Defendant does not rely on a newly recognized constitutional right, (A), nor does he allege ineffective assistance of PCR counsel, (C).  Rather, he claims that the factual predicate for his claim, the school records, were not discovered until recently.4  It cannot be fairly said, however, that these records, “could not have been discovered earlier through the exercise of reasonable diligence[.]”  R. 3:22–12(a)(2)(B).  Defendant notes that his trial counsel brought out his learning disabilities at trial, but neglected to do so at the Miranda hearing.   Defendant raised this issue on his first PCR, where it was rejected because the same issue had been unsuccessfully raised on direct appeal.  Breece, supra, No.
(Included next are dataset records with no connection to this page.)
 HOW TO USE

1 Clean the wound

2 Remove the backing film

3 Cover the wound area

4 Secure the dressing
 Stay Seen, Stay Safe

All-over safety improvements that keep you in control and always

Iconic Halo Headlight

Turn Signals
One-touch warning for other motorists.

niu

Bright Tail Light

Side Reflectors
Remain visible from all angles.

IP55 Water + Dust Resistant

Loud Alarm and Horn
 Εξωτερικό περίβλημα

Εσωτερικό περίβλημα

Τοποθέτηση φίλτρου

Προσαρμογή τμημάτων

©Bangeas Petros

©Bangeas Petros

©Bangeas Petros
A–0412–00 (slip op. at 2).   It is too late to raise the issue now, for a third time, approximately thirteen years after the PCR denial and seventeen years after trial.5  The fact that defendant may not have had possession of the school records when he previously raised this issue does not permit him to relitigate the same issue.   With regard to the issue concerning the jury charge, it cannot be considered on PCR because it could have been raised on direct appeal, Rule 3:22–4(a)(1), and, in fact, other issues regarding the jury charge were raised unsuccessfully on direct appeal.   Breece, supra, No. A–0828–96 (slip op. at 12–14).

Affirmed.

FOOTNOTES

1.  FN1. The record does not reveal the date the second PCR petition was filed with the trial court.
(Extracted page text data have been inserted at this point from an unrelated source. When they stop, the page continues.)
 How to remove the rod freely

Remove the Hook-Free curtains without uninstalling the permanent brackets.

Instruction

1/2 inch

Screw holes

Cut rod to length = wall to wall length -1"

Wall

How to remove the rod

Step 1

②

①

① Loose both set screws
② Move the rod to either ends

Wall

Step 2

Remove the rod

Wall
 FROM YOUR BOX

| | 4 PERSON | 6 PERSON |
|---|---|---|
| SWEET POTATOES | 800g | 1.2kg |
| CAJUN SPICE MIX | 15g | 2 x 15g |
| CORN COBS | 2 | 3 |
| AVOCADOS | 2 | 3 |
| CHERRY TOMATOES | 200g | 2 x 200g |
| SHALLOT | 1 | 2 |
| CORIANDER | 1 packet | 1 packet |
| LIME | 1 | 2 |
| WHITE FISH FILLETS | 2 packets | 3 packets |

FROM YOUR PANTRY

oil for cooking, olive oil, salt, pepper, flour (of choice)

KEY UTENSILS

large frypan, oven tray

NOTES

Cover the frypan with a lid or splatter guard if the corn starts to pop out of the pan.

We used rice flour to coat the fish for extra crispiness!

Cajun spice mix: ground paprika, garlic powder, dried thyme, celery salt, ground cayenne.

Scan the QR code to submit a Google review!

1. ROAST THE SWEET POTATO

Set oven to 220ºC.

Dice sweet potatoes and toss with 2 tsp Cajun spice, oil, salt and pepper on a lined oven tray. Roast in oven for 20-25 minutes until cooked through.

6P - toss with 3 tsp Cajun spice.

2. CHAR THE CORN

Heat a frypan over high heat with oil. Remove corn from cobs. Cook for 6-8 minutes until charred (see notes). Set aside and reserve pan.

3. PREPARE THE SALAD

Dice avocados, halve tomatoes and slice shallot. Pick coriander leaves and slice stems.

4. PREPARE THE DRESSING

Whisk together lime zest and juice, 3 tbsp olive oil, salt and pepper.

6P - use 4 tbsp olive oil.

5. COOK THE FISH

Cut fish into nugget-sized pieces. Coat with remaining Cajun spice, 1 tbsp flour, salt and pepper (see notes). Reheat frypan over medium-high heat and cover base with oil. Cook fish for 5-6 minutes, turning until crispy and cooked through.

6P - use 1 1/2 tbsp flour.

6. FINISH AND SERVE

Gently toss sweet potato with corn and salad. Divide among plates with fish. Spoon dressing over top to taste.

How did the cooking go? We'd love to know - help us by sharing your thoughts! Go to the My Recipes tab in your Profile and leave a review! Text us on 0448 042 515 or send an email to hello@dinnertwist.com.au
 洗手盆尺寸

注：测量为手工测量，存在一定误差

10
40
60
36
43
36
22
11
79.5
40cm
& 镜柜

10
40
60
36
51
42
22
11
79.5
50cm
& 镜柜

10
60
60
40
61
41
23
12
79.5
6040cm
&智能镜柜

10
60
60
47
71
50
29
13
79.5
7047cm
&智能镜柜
2.  FN2. Miranda v. Arizona, 384 U.S. 436, 86 S.Ct. 1602, 16 L. Ed.2d 694 (1966).

3.  FN3. We reproduce the headnotes as written.

4.  FN4. We cannot determine when the records sought by defendant in 2003 were supplied by the school system.

5.  FN5. In its brief the Mercer County Prosecutor's Office states that the Office of the Attorney General referred the matter to it for response.   The Prosecutor's Office, however, chose not to respond substantively to defendant's pro se brief, which he filed from state prison.   Instead, in its brief the Prosecutor's Office asked us to dismiss the appeal for lack of service of transcripts of prior hearings and prior decisions.   Dismissal should be sought through a motion.   R. 2:8–2.   This improper appellate practice was not helpful to our ability to efficiently review the issues raised by defendant.